(Beginning of Information shown)

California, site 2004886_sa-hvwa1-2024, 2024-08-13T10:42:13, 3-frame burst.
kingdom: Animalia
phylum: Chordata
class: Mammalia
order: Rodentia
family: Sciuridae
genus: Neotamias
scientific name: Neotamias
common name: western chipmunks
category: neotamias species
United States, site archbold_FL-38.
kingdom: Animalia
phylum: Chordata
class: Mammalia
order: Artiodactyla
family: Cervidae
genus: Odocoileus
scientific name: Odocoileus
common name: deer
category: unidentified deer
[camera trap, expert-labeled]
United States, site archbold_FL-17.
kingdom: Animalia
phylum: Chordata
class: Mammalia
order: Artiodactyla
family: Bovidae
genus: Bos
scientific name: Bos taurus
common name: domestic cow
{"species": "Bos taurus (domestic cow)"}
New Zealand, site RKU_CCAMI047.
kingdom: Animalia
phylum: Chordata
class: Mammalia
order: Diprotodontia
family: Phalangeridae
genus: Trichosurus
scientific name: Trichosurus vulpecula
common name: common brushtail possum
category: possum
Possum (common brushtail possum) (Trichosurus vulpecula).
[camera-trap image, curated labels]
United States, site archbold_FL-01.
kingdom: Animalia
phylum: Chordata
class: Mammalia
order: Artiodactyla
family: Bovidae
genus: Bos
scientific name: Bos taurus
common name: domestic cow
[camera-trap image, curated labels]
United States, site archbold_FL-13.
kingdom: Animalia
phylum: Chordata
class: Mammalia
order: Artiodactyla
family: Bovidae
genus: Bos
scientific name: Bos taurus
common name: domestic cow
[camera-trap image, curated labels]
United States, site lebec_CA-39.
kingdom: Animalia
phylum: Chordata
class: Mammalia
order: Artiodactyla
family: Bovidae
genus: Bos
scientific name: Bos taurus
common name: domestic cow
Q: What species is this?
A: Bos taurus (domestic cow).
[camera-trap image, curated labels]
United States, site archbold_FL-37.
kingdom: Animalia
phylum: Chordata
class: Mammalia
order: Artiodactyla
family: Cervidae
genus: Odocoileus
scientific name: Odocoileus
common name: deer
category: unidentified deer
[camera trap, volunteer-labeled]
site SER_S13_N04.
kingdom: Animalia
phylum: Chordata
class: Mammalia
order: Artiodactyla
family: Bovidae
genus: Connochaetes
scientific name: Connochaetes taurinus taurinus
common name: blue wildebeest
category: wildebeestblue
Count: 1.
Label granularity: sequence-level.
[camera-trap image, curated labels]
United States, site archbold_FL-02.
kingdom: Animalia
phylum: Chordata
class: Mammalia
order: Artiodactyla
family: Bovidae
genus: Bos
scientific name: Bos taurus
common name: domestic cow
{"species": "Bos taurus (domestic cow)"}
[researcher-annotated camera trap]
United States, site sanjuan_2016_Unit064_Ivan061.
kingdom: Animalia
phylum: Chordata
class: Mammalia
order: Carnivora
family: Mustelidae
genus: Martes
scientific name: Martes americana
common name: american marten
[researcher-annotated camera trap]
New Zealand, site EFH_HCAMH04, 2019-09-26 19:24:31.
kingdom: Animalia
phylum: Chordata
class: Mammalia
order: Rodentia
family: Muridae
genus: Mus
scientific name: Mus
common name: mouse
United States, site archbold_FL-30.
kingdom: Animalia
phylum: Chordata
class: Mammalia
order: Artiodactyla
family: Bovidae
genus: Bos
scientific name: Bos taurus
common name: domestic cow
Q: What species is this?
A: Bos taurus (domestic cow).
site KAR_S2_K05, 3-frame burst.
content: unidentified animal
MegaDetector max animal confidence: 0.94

(End of Information shown)

:: Task prompt ::
From the line containing "content: unidentified animal" through the last line of the entries above, print every line exactly, including both ends, and nothing else.

:: Completed task ::
content: unidentified animal
MegaDetector max animal confidence: 0.94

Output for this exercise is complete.